Alzolay is yet another failed starter turned reliever who now has dominant stuff for one to two innings when it was middling for five. First off, his velocity has seen the type of increase we’d expect with a move to the bullpen. His four-seamer and sinker are up around 1.5 mph from 2021, but his pitches are moving as much or more as when they were slower. An extra tick and a half on the gun plus an extra inch of movement are enough to make results really pop. He had a short stint as a reliever in 2022 facing just 51 batters, but he struck out nineteen of them and walked two and advanced metrics were unanimous in their assessment of him as a dominant reliever for that stretch. This year, he’s struck out nine of 27 batters faced, but still hasn’t walked one which means he’s only walked two out of 78 batters faced in relief over the past two years (2.6%). His stuff has improved, but it might be his command that makes him a dominant reliever.
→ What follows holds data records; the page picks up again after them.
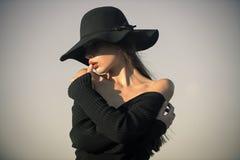 Façonnez le portrait de style de la jeune belle femme élégante Images stock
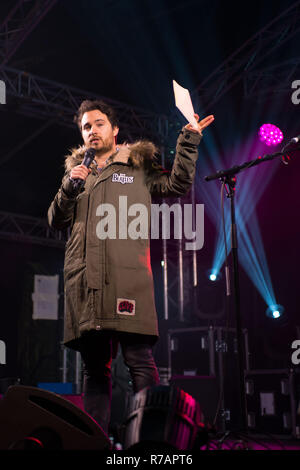 Josh Littlejohn MBE co founder of Social Bite talks to the crowd in Aberdeen, Duthie Park. Credit Paul Glendell Credit: Paul Glendell/Alamy Live News - Stock Image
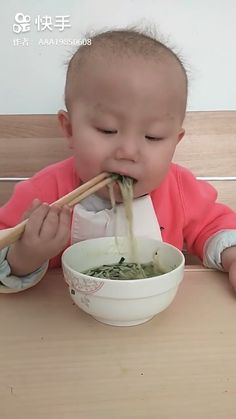 Discover thousands of images about Chopsticks Baby - Funny Babies, Funny Kids, Cute Babies, Baby Kids, Baby Baby, Cute Gif, Funny Cute, Hilarious, Funny Animals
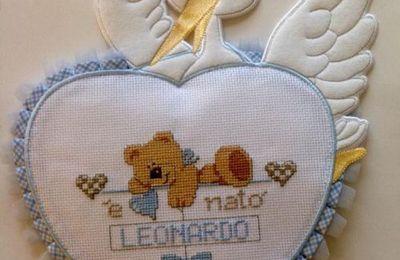 ... Ed un  orsetto a punto  anche per il fiocco nascita
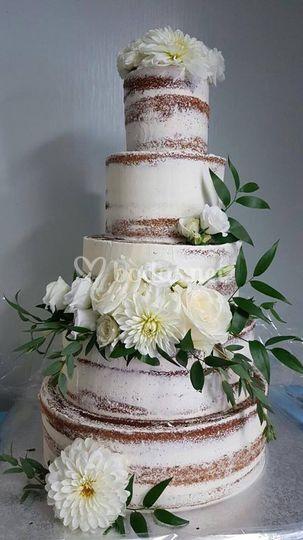 Nude cake con decoracion flore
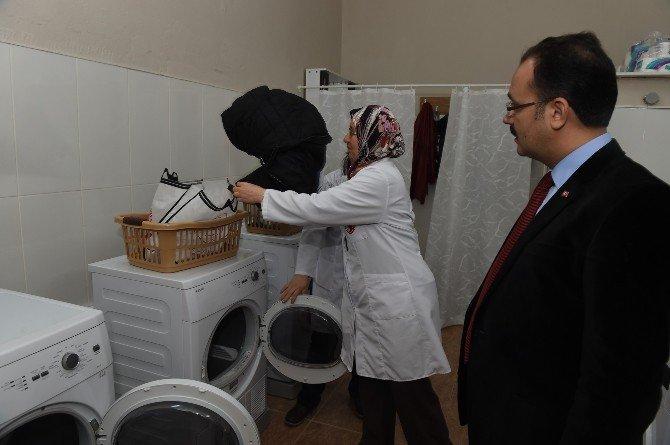 Uşak'ta Çamaşır Yıkama Merkezine İlgi Artıyor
Another thing that could help turn Alzolay into a dominant reliever is the depth of his arsenal. Stuff+ gave three of his pitches 100+ grades last year and PLV is absolutely in love with his performance so far this year. Of the four pitches he throws at least 15% of the time, his slider’s 5.77 PLV is the lowest and that translates to a PLA of 1.11. That is apparently his worst pitch. His cutter, which graded out as his worst pitch last year, is now generating a 6.19 PLV and swinging strikes like this one to Christian Yelich.
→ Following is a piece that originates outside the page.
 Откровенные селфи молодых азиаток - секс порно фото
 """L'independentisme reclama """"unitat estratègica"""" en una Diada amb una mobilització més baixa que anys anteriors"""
Michael Fulmer is a solid reliever, but he’s not tangibly different from the reliever we’ve seen the past couple years. We can expect him to be a solid option in the mid-to-low 3s ERA and low 20% K-rate, but that’s not the type of stuff that demands to keep the ninth inning. I don’t have any reason to expect an implosion that would leave the bullpen wide open for Alzolay to take, so that’s why I say it seems to me like a bit of a longshot for him to get saves, but the results on his last 20 innings of relief indicate a potentially elite middle inning guy who will help you a lot in ratios with potentially the occasional vultured win.
Here are a few extra names that I don’t have enough thoughts to write on, but could still fit the bill here.
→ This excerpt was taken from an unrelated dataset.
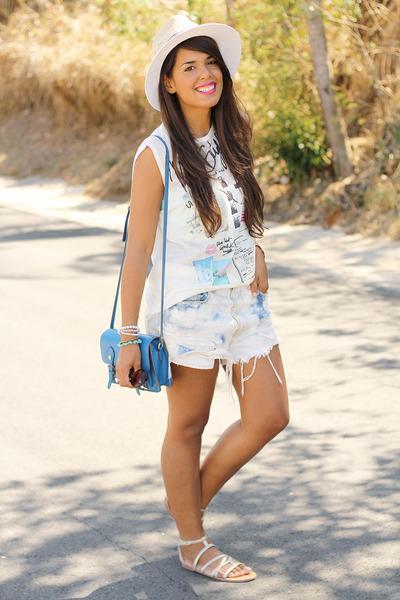 white graphic Zara t-shirt - white fedora Zara hat - blue Steve Madden bag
Aroldis Chapman – Scott Barlow is very likely to either be traded or lose his job this year and Chapman, at least in the early going, looks like his old self. The main competitor going into the year was Dylan Coleman, who has completely imploded, and I wonder if we’ll learn that he was pitching through an injury. Command for Chapman has been something that can come and go very quickly leading to extreme fluctuations in performance, but this could work.
Jeremiah Estrada– He has excellent stuff, but has the same difficult path to saves as Alzolay. I’m not sure if this is the year for him and I don’t have enough data on him to be completely sold on him being so good as to break through all these veterans in his way.
Mason Miller – This A’s prospect has absolutely electric stuff (sits 100 mph and struck out eight of thirteen batters faced in his first AA start this year). If the A’s move him to the pen, he has a fast track to the bigs and a wide-open ninth inning to play with.
You mention that Barlow (who has 1 more year of team control) is likely to be traded this season. Is Chapman (who is a pending free agent) not at least equally likely to be traded?
How do you like Carlos Hernandez as a dark horse to take over the closer role later this year?